## Tarefas a realizar
1 - Reproduza fielmente o trecho do excerto sobre o recurso que vai de "Cumpridos que foram" até "a decisão recorrida.".
2 - No excerto sobre o recurso, por que motivo são aquelas as questões a decidir?

## Excerto do texto
-=-=-=-=-
Cumpridos que foram os vistos legais, ao abrigo do disposto na última parte do nº4 do artigo 657º do CPC, cumpre decidir do objeto do recurso.
II – DELIMITAÇÃO DO OBJECTO DO RECURSO
Tendo em consideração que o objeto do recurso é delimitado pelas conclusões das alegações de recurso, sem prejuízo da apreciação de eventuais questões de conhecimento oficioso – cfr., artigos 635º, e 639º, do Novo Código de Processo[1] –, as questões a decidir são as seguintes:
1. Desconsideração do valor de 87.782,90 € a que chegaram os peritos do Tribunal no laudo em que se apoiou a decisão recorrida.
2. Aditamento de factos.
3. Qualificação da parcela como solo apto pra construção ou solo apto para outros fins.
4. Critérios de cálculo do valor da parcela em conformidade com a qualificação adotada.
-=-=-=-=-
## Dados apresentados
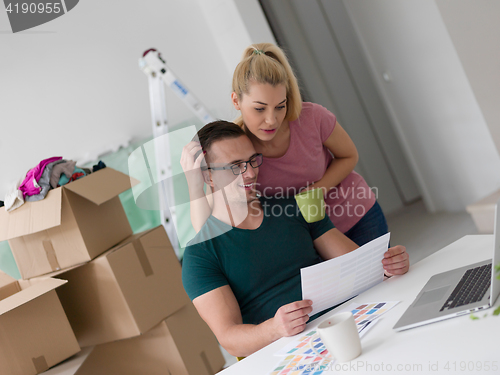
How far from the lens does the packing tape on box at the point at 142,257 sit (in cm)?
196

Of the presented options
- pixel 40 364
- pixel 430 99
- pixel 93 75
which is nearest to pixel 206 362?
pixel 40 364

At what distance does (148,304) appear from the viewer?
1926 mm

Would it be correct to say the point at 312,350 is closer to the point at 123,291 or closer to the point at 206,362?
the point at 123,291

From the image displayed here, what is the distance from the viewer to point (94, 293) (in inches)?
74.4

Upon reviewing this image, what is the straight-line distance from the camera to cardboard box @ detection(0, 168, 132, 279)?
178cm

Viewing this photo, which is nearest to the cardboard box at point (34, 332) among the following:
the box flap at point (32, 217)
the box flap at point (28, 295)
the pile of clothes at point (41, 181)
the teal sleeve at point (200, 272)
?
the box flap at point (28, 295)

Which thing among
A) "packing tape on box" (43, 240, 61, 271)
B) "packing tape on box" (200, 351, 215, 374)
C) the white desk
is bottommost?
"packing tape on box" (200, 351, 215, 374)

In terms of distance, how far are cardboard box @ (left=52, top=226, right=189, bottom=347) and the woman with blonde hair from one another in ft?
2.43

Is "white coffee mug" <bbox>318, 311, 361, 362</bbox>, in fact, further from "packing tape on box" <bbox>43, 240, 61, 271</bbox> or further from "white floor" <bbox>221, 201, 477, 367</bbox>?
Answer: "white floor" <bbox>221, 201, 477, 367</bbox>

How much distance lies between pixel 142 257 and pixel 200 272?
919 millimetres

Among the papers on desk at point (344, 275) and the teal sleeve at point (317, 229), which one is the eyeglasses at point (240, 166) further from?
the papers on desk at point (344, 275)

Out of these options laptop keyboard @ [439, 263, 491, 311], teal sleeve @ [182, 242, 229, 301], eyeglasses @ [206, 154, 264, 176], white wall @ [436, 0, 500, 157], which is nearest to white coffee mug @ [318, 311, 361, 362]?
laptop keyboard @ [439, 263, 491, 311]

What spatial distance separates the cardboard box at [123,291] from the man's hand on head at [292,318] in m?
1.06

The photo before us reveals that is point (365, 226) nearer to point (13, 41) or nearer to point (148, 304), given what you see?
point (148, 304)
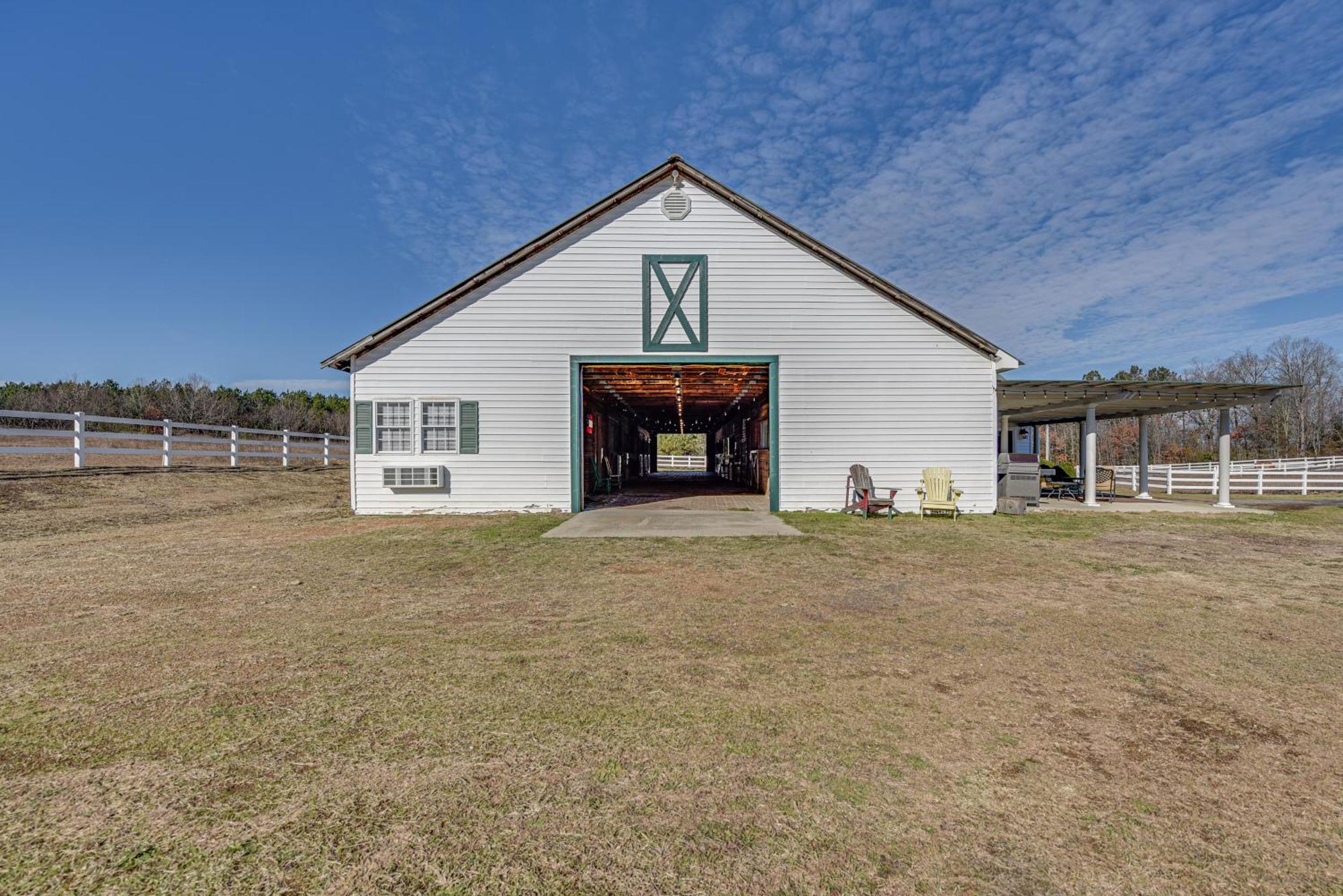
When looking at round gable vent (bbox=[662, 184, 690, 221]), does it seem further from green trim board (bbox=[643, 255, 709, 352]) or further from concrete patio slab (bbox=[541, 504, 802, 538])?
concrete patio slab (bbox=[541, 504, 802, 538])

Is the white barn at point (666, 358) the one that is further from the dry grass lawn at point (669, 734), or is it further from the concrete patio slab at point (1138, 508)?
the dry grass lawn at point (669, 734)

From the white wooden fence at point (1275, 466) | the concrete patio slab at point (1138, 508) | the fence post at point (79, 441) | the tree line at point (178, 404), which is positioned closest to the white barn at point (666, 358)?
the concrete patio slab at point (1138, 508)

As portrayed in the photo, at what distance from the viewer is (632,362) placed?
42.7 ft

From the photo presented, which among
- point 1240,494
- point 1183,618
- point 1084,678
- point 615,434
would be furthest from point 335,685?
point 1240,494

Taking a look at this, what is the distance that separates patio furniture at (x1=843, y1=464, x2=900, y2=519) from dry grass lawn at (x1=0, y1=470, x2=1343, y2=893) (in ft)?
18.1

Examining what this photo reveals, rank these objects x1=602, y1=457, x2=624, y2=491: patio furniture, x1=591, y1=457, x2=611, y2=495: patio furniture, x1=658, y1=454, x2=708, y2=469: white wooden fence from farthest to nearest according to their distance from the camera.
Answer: x1=658, y1=454, x2=708, y2=469: white wooden fence
x1=602, y1=457, x2=624, y2=491: patio furniture
x1=591, y1=457, x2=611, y2=495: patio furniture

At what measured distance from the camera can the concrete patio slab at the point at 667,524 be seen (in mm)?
9617

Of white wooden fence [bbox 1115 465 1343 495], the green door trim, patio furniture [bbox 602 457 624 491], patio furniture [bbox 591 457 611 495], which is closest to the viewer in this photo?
the green door trim

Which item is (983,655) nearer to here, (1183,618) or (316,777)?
(1183,618)

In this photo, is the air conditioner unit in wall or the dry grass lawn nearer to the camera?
the dry grass lawn

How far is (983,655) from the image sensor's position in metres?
4.00

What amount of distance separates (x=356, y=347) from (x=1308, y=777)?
14.1 metres

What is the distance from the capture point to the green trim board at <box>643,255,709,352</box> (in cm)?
1287

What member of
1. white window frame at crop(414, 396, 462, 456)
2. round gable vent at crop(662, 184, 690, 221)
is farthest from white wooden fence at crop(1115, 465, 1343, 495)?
white window frame at crop(414, 396, 462, 456)
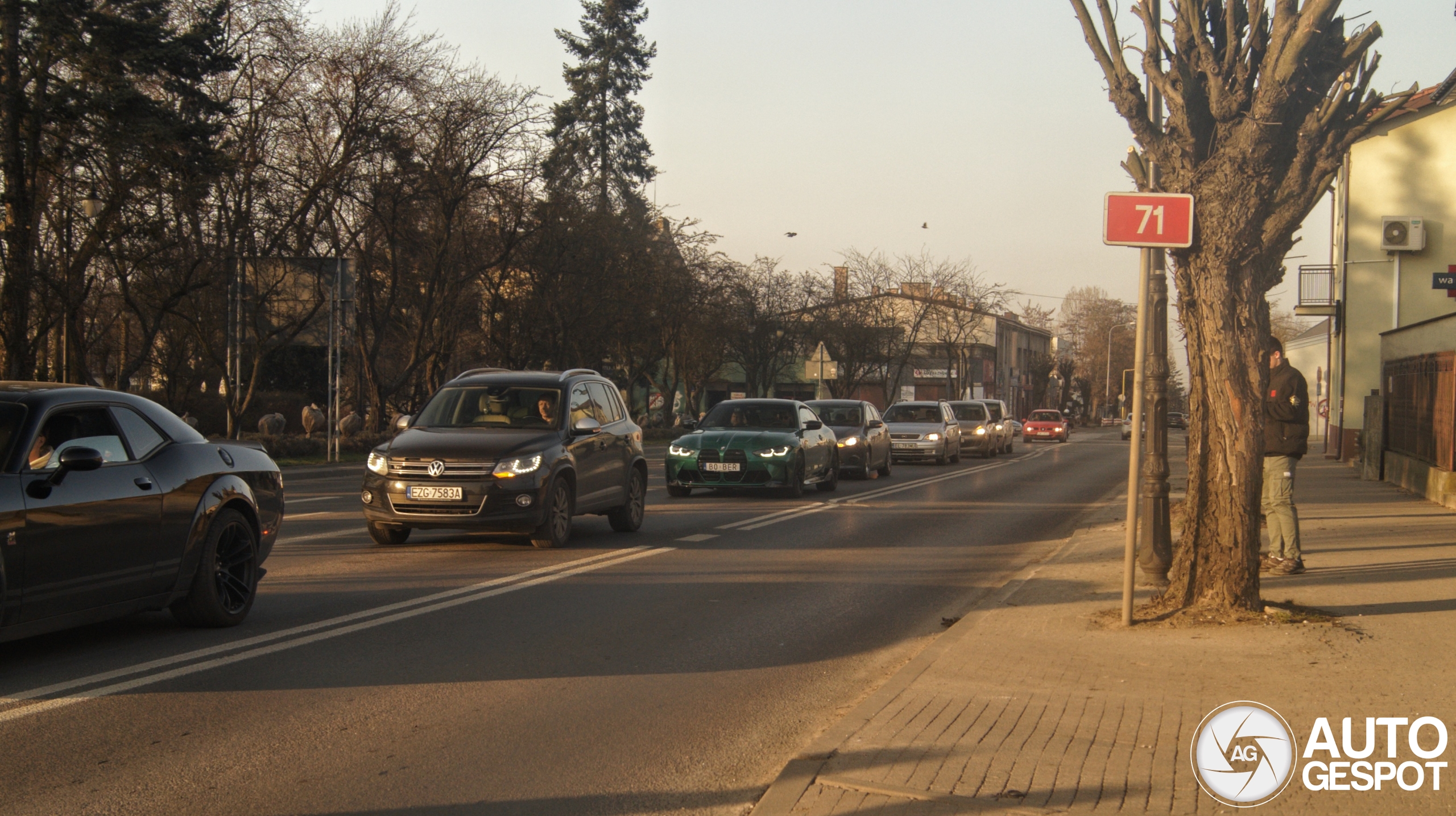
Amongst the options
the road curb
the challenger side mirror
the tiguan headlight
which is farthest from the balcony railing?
the challenger side mirror

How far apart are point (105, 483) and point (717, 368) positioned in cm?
4764

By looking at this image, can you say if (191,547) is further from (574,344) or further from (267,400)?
(267,400)

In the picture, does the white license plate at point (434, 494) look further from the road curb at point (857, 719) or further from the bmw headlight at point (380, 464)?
the road curb at point (857, 719)

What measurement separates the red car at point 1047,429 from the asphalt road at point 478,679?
4649cm

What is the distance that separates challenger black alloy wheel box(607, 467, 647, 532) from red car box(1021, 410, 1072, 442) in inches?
1748

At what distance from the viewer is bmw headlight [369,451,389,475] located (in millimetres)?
11422

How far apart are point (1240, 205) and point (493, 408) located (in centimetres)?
744

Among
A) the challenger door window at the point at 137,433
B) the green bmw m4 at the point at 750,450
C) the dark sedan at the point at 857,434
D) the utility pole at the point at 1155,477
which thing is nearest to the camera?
the challenger door window at the point at 137,433

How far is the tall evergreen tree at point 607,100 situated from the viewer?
179 feet

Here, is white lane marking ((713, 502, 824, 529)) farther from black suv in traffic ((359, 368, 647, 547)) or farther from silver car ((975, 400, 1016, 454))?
silver car ((975, 400, 1016, 454))

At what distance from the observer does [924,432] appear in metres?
31.0

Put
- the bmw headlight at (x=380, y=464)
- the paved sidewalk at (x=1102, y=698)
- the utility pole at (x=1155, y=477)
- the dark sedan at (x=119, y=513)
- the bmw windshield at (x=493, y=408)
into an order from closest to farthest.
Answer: the paved sidewalk at (x=1102, y=698), the dark sedan at (x=119, y=513), the utility pole at (x=1155, y=477), the bmw headlight at (x=380, y=464), the bmw windshield at (x=493, y=408)

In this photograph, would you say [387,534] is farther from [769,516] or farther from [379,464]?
[769,516]

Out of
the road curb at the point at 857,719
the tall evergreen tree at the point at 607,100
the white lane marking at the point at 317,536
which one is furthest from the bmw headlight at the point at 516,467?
the tall evergreen tree at the point at 607,100
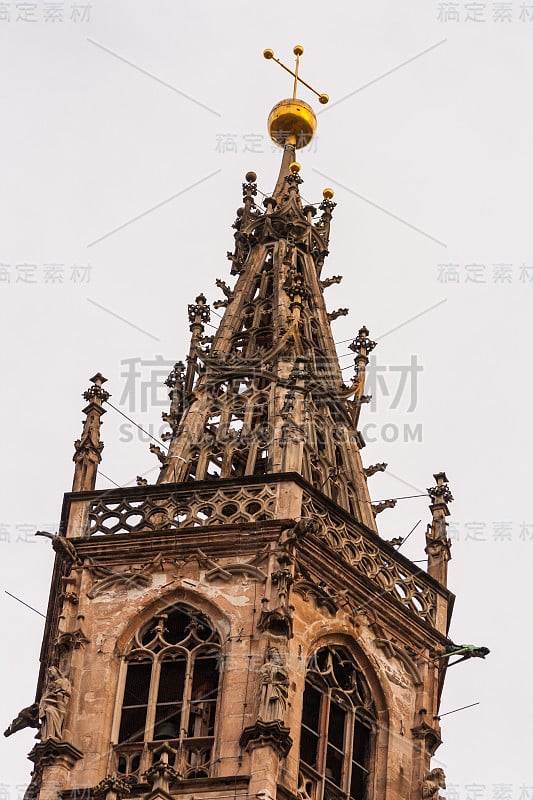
-=-=-=-=-
## Respostas por número
1 -
Cumpridos que foram os vistos legais, ao abrigo do disposto na última parte do nº4 do artigo 657º do CPC, cumpre decidir do objeto do recurso.
II – DELIMITAÇÃO DO OBJECTO DO RECURSO
Tendo em consideração que o objeto do recurso é delimitado pelas conclusões das alegações de recurso, sem prejuízo da apreciação de eventuais questões de conhecimento oficioso – cfr., artigos 635º, e 639º, do Novo Código de Processo[1] –, as questões a decidir são as seguintes:
1. Desconsideração do valor de 87.782,90 € a que chegaram os peritos do Tribunal no laudo em que se apoiou a decisão recorrida.

2 - Porque o objeto do recurso é delimitado pelas conclusões das alegações de recurso, conforme os artigos 635º e 639º do Novo Código de Processo. Isto não prejudica a apreciação de eventuais questões de conhecimento oficioso.